Já sabemos que este alferes era íntimo amigo de Nicolau. Várias vezes o filho de Nunes o convidara para ir à casa do pai; mas Coutinho sempre recusara o convite delicadamente, e parece que o fazia justamente para se não aproximar de Luísa.

Como?

É verdade. Na opinião de Coutinho, o amor não vive só de mistério, vive também de distância.

A máxima poderia ser excelente, mas no caso atual não prestava para nada. Coutinho compreendeu isto perfeitamente, e com destreza conseguiu ser convidado nessa noite por Nicolau para lá ir.

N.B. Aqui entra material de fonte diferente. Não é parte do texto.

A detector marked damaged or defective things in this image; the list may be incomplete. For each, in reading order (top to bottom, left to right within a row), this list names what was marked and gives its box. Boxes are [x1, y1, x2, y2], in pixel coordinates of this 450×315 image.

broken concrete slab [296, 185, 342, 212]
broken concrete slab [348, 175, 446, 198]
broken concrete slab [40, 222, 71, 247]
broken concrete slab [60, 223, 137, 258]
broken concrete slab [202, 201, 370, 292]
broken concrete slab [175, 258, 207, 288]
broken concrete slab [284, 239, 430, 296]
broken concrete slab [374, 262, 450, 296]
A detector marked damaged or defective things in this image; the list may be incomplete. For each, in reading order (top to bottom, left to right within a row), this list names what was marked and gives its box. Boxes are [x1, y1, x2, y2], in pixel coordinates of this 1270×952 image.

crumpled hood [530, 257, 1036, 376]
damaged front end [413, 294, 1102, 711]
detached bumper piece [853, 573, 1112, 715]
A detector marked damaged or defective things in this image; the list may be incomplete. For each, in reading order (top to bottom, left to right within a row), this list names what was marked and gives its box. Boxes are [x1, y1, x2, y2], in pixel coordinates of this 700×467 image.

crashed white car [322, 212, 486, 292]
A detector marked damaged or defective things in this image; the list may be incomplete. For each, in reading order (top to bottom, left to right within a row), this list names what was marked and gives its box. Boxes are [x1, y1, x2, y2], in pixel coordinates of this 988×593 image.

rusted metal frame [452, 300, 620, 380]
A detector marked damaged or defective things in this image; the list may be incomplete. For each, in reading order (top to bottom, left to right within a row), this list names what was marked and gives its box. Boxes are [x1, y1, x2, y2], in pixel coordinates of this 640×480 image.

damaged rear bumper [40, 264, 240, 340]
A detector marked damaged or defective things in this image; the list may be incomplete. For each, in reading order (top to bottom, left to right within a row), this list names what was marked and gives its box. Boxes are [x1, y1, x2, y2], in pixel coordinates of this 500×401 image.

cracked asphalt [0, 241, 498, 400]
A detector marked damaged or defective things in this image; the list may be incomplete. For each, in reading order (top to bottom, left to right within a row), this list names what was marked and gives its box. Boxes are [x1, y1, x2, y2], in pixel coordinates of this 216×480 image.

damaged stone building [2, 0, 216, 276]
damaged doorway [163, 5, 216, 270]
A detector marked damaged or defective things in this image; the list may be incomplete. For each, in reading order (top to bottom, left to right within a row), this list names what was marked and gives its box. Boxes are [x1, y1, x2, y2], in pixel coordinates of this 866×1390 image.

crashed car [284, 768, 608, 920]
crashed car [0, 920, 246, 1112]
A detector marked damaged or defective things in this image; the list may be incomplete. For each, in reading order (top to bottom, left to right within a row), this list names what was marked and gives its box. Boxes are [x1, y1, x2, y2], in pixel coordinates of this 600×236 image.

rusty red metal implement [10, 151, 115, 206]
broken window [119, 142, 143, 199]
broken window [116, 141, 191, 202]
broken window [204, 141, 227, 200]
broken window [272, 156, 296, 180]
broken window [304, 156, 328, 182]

De maneira que, no meio de seus devaneios poéticos, ouvindo as narrações que Alberto fazia diante da família encantada com o narrador, Luísa viu assomar à porta a figura do irmão e a do alferes.

Luísa reteve um grito.

Nicolau apresentou o amigo a toda a família, e a conversa um pouco esfriou com a chegada do novo personagem; mas não tardou que continuasse no mesmo tom.

Luísa não ousava olhar para um nem para outro. Alberto nada percebeu nos primeiros momentos; mas Coutinho tinha os olhos cravados nela com tanta insistência, que era impossível não ver nele, senão um rival feliz, ao menos um pretendente resoluto.

— Veremos! disse ele consigo.

— Quem vencerá? perguntava a si mesmo o alferes Coutinho olhando a furto para o candidato do Norte.